# Stored dataset items
*** Begin section ***

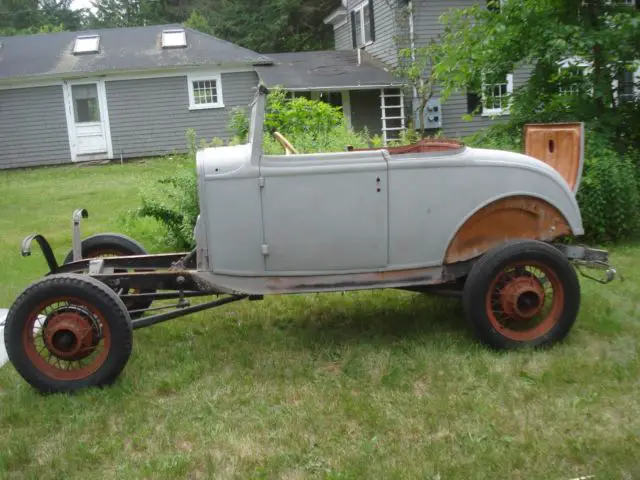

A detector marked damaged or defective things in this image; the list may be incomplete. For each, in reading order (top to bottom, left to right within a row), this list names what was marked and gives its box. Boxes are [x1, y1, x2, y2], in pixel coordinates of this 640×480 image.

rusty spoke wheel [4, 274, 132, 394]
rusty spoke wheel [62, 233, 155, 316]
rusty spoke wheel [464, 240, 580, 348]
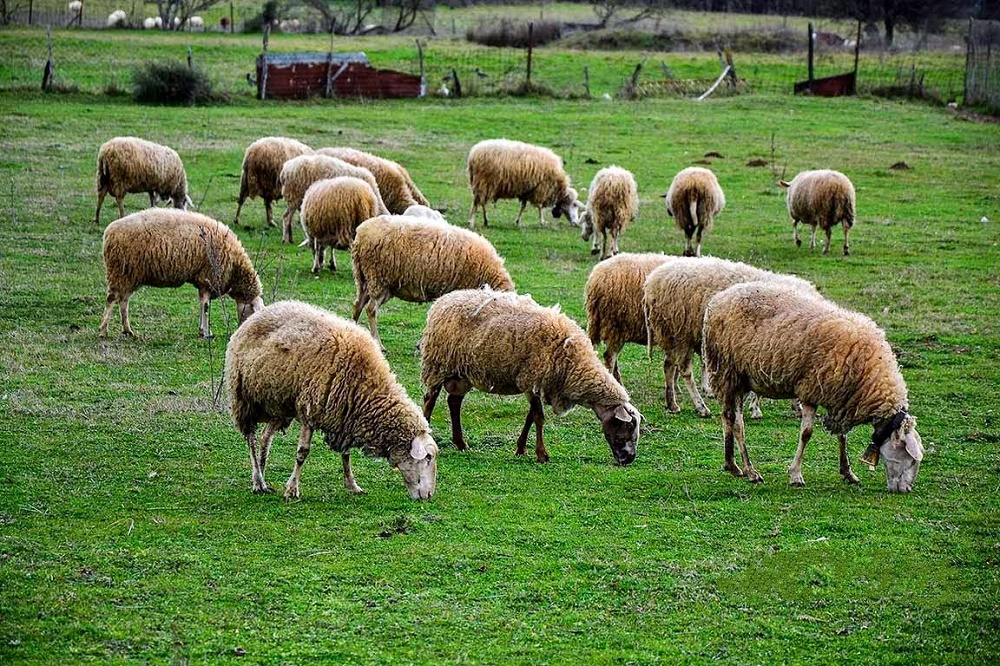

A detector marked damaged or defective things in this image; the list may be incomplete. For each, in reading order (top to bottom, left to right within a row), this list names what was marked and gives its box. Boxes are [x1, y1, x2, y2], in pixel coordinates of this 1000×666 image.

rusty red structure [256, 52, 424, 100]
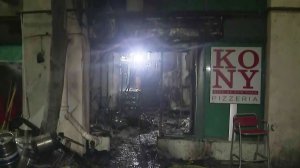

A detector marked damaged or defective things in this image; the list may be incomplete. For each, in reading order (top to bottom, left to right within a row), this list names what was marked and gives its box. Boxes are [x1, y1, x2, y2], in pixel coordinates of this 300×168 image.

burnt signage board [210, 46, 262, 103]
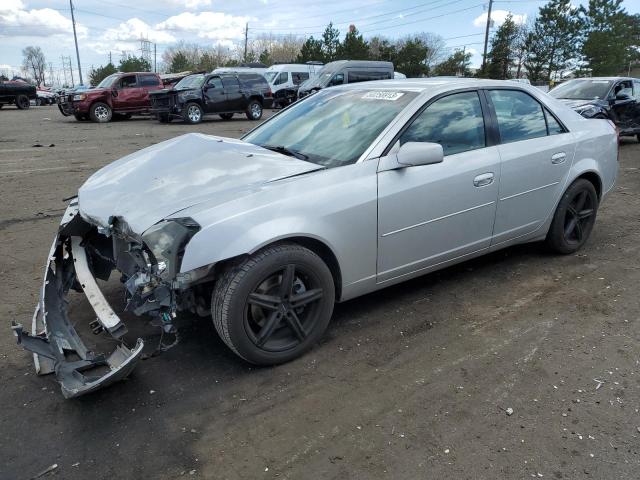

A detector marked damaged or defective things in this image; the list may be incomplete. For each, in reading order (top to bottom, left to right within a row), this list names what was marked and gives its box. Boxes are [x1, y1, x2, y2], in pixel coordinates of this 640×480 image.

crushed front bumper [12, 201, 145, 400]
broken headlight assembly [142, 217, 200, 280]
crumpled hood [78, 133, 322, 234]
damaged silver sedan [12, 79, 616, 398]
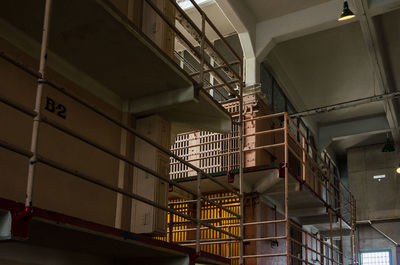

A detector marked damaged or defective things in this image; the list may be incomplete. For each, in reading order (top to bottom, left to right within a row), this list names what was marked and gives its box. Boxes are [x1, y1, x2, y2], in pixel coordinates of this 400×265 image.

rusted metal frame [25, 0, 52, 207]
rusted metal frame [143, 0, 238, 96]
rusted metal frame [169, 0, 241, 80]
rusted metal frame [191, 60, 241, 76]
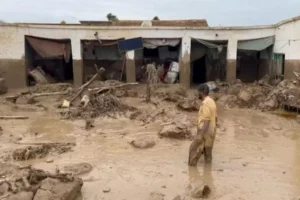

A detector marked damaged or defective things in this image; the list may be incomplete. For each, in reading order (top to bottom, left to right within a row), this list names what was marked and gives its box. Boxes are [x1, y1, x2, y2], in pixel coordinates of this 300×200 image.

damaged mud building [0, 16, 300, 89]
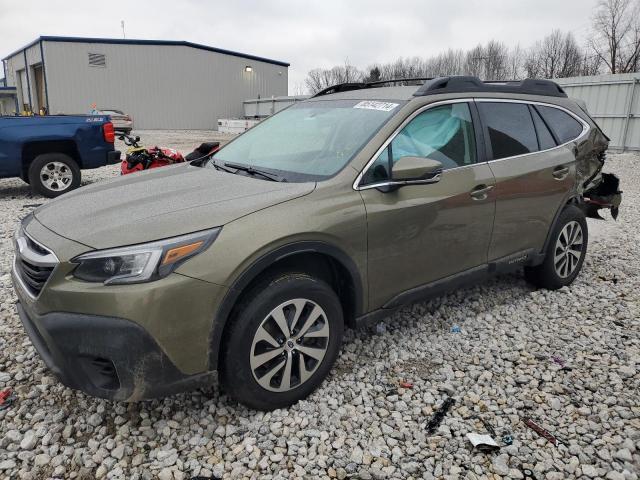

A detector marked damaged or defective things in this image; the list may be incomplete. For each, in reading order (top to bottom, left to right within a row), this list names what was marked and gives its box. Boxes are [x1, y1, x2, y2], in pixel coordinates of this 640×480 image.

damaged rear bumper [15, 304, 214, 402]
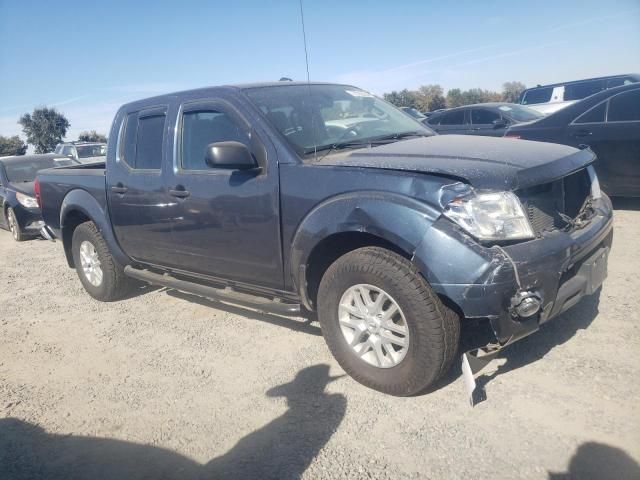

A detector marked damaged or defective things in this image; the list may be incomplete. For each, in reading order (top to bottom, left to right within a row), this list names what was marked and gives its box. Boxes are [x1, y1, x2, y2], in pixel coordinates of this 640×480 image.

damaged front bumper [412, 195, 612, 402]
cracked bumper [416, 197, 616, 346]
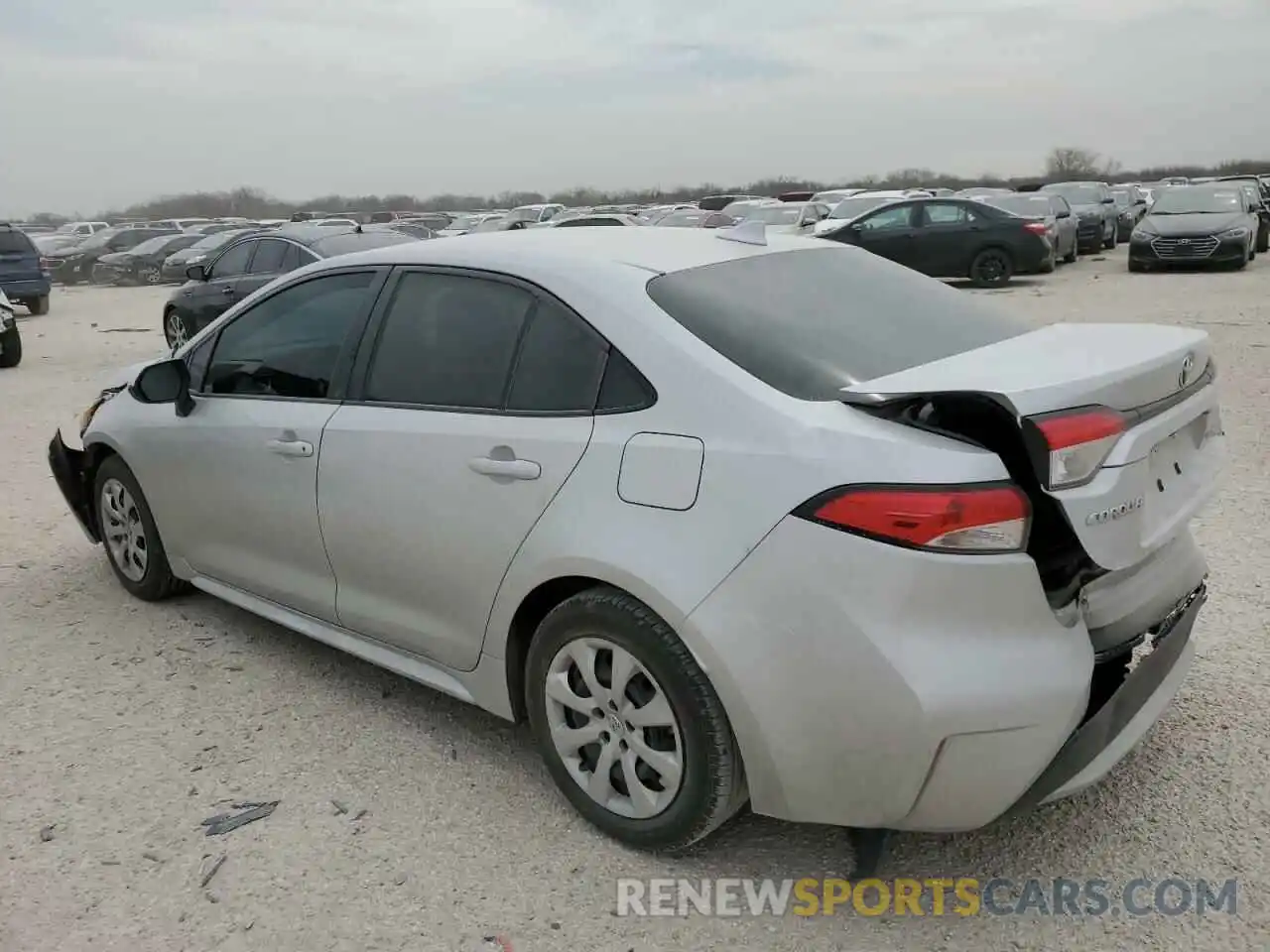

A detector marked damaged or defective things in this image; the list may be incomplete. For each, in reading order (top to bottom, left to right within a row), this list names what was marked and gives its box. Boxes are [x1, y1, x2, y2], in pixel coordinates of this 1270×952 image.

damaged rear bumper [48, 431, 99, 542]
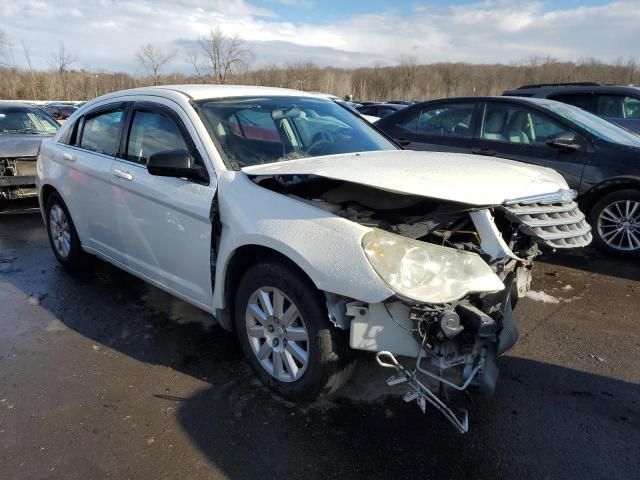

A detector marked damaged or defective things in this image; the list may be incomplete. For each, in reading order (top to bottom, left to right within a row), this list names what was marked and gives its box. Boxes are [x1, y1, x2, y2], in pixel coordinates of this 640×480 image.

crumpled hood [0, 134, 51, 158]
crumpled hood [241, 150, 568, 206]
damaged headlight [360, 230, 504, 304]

*** End section ***

# WORK TO COMPLETE
All of the records need to be restated word for word, but not the pictures.

# EXERCISE RESPONSE
A detector marked damaged or defective things in this image; the list may be incomplete. For each, in reading order (top to bottom, left to right within a row), this list names what was marked and gives its box. Boxes are [x1, y1, x2, y2], in pixel coordinates of this 640×480 image.

rusty spoke wheel [4, 274, 132, 394]
rusty spoke wheel [62, 233, 155, 316]
rusty spoke wheel [464, 240, 580, 348]

A detector marked damaged or defective things in this image; the list may be incomplete. For each, in reading order (top to bottom, left to right within a row), this list names what was marked and gives its box. Boxes are [x1, y1, x2, y2], in pixel coordinates of this 1000×666 image.

rusty red structure [256, 52, 424, 100]

A detector marked damaged or defective things in this image; the list may be incomplete. For each, in reading order (top to bottom, left to right within a row), this list names what was marked and gives its box. Boxes are [x1, y1, x2, y2], in pixel coordinates of this 300×168 image.

burnt signage board [210, 46, 262, 103]

A detector marked damaged or defective things in this image; the list may be incomplete. For each, in reading order (top to bottom, left to right within a row), this list names what was marked and gives its box. Boxes are [x1, y1, x2, y2], in pixel coordinates of this 640×480 image.

crushed front bumper [12, 201, 145, 400]
broken headlight assembly [142, 217, 200, 280]
crumpled hood [78, 133, 322, 234]
damaged silver sedan [12, 79, 616, 398]

A detector marked damaged or defective things in this image; the list may be incomplete. For each, in reading order (top to bottom, left to right within a row), this list names what was marked and gives its box. Boxes are [x1, y1, x2, y2], in pixel coordinates of this 400×265 image.

rusted metal frame [25, 0, 52, 207]
rusted metal frame [143, 0, 238, 96]
rusted metal frame [169, 0, 241, 80]
rusted metal frame [191, 60, 241, 76]

A detector marked damaged or defective things in this image; the list may be incomplete. For each, in reading order (top to bottom, left to right within a row), this list names what was marked and gives its box. Boxes are [x1, y1, x2, y2], in pixel coordinates of this 300×200 image.

damaged mud building [0, 16, 300, 89]

A detector marked damaged or defective things in this image; the list may be incomplete. For each, in reading order (top to bottom, left to right within a row), this list names what was marked and gives its box. Boxes are [x1, y1, x2, y2], in pixel coordinates of this 640×480 image.

damaged rear bumper [15, 304, 214, 402]

A detector marked damaged or defective things in this image; the list may be incomplete. For each, in reading order (top to bottom, left to right within a row), this list names what was marked and gives its box. Boxes are [x1, y1, x2, y2], in pixel coordinates of this 640×480 image.

damaged front bumper [412, 195, 612, 402]
cracked bumper [416, 197, 616, 346]

A detector marked damaged or defective things in this image; the list may be incomplete. For each, in reading order (top to bottom, left to right within a row), this list names what was marked and gives its box. Boxes are [x1, y1, x2, y2], in pixel coordinates of this 1270×952 image.

damaged rear bumper [48, 431, 99, 542]

A detector marked damaged or defective things in this image; the list may be incomplete. For each, in reading order (top to bottom, left to right within a row), this list names what was marked and gives its box. Boxes are [x1, y1, x2, y2], in pixel coordinates of this 640×480 image.

crumpled hood [0, 134, 51, 158]
crumpled hood [241, 150, 568, 206]
damaged headlight [360, 230, 504, 304]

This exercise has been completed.